Now that’s a plot for Rod Serling.!! Perfect for a 1962 black and white TV screen.
(or, for a 70’s movie …just add something about the Bermuda Triangle, and you’ve got a blockbuster!)

When we’ve got DVRs that can record over 100 hours of HD video, why is the voice recorder limited to 2 hours? Seems to me it should record everything from liftoff to crash, so why not design it to last as long as the fuel does?

Even creepier if the plane lands in Beijing today, and everyone on board thinks it’s still March 8th!

The cost of consumer hard drive storage and “cannot ever fail ever even if in a crash at hundreds of miles per hour and then left under water for years” storage are not comparable.

Ohh, I like it! A cross between The Last Flight, The Odyssey of Flight 33 and The Arrival. A bit derivative:), but it would work.

I don’t know if I buy this for an excuse. What % of the plane’s cost is in the black boxes? If there are technical reasons why you can’t build a voice recorder that last 6 hours, install 3 that last 2 hours each. Box 1 is on from taxiway to 2 hours in, box 2 kicks in for 2 hours, then box 3. Easy peasy.

There are a lot of potential improvements that can be made to black boxes and other flight data systems. However, all of them cost money, and in this case money is limited in a self-regulating supply. Expenditures of money for airline safety will tend to prioritize preventing crashes over analyzing the ones that happen, and very rarely are we unable to analyze the cause of a crash because of the limits of the technology in use today. So any additional money spent should go into prevention instead of post mortems. Anyway, that’s the argument. I don’t know if there are realistic preventive measure that could be taken for the same or less cost, or that spending the money on better data collection would significantly delay or prevent preventive measures.

I’m not saying it can’t be done. Just that the specs of my DVR are not sufficient grounds for concluding that it can or should be done. Another thing to keep in mind is that the 777 design began in the 80’s and the missing plane itself was manufactured in 2002.

You are talking about an industry where we are encouraged to shut down an engine while taxiing in to our bay because it might save $10 in fuel. Where the annual profit can be expressed as cents per passenger.
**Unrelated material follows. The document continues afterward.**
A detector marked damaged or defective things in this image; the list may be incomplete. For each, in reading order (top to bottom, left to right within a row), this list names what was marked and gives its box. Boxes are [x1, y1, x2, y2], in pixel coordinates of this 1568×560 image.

If it costs money and there is no legal requirement for it then it probably won’t get done.

To get a longer recording time you need the authorities to mandate it and they will only do that if there is a significant perceived benefit. Aside from MH370 the vast majority of accident investigations are not hindered by a lack of CVR recording time.

The bigger question is really how often is there a need for MORE than 2 hours of cockpit voice recorder information? I mean, it seems to me that the vast, vast majority of air incidents don’t need 2 hours of cockpit voice recordings; in a lot of cases 20 minutes is more than enough.

Sure in this one case, it would be helpful, but it’s almost certainly not cost-effective to put longer CVRs in planes to account for the vanishingly small chance that something like this would happen.

Look at it this way: The world sees something like 9 million scheduled flights a year, and in 2012, 2013 and 2014, we’ve seen 27 incidents, none of which were as mysterious as MH 370 (which is one of the 27, BTW).

With that kind of record, it would hardly pay to increase the cost and capability of the CVRs and FDRs on the planes, since they clearly are adequate for the vast majority of crashes.